## [Task directions]
Copy each of the rows below word for word, leaving the pictures out of your answer.

Source records
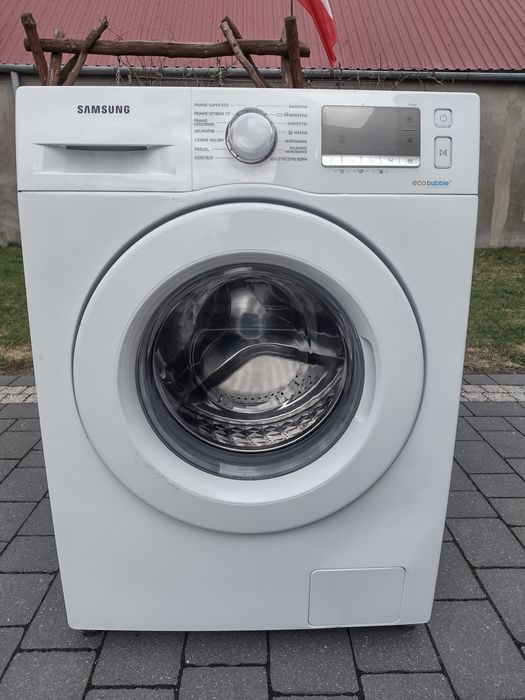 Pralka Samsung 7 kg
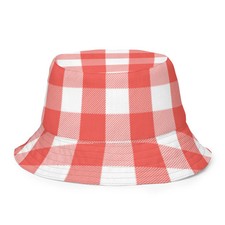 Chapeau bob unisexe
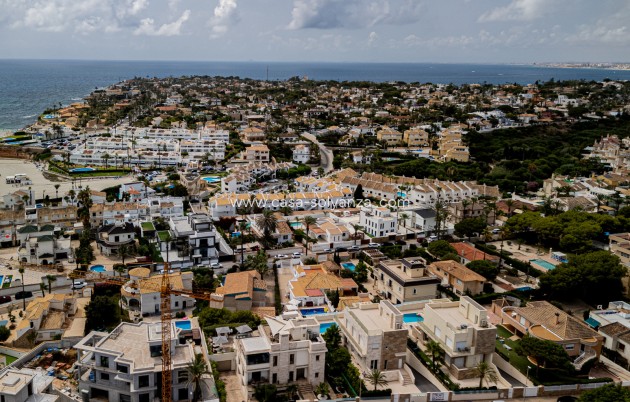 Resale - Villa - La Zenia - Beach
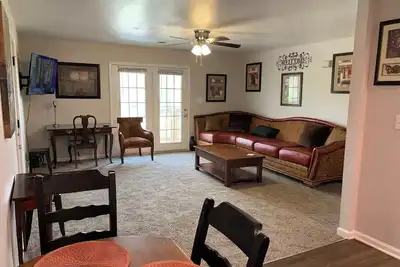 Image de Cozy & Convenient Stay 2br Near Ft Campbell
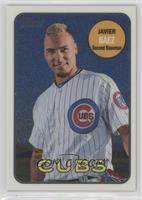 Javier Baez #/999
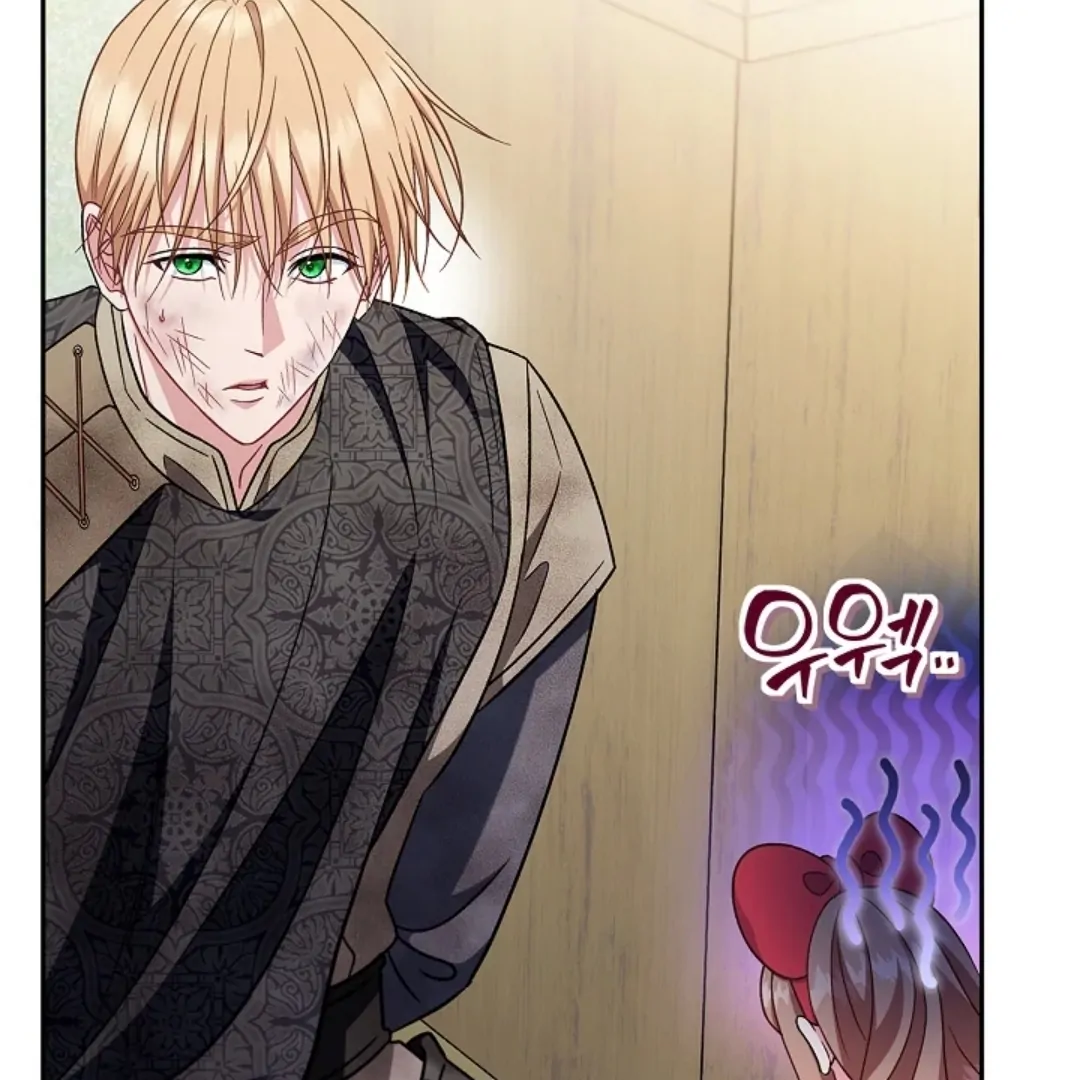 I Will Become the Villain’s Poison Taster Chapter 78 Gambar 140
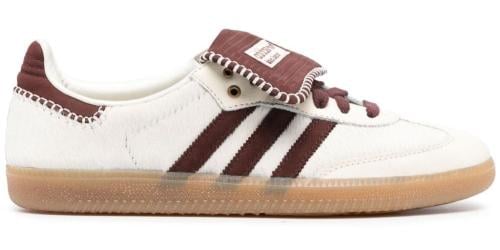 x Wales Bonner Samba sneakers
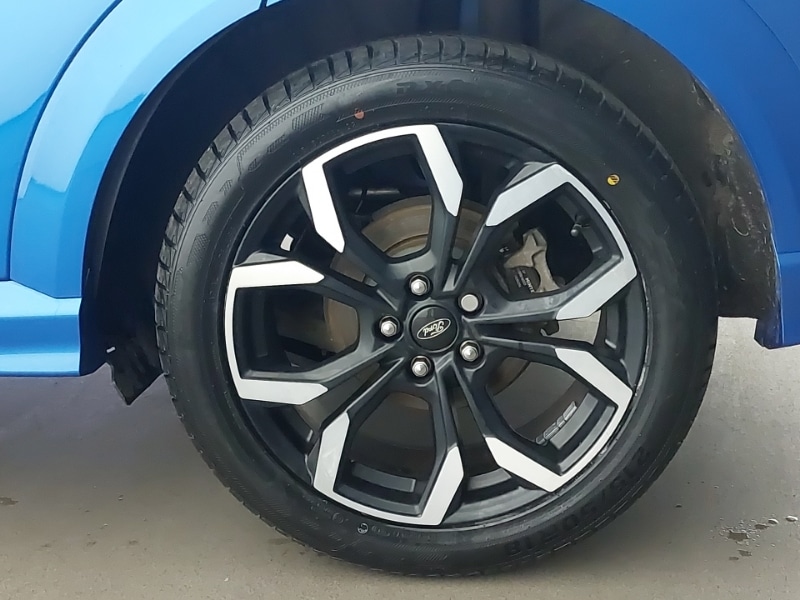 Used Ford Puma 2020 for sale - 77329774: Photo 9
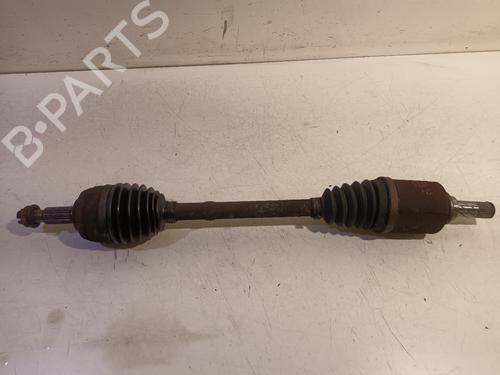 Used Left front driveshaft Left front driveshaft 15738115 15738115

## [Exercise output]
 Pralka Samsung 7 kg
 Chapeau bob unisexe
 Resale - Villa - La Zenia - Beach
 Image de Cozy & Convenient Stay 2br Near Ft Campbell
 Javier Baez #/999
 I Will Become the Villain’s Poison Taster Chapter 78 Gambar 140
 x Wales Bonner Samba sneakers
 Used Ford Puma 2020 for sale - 77329774: Photo 9
 Used Left front driveshaft Left front driveshaft 15738115 15738115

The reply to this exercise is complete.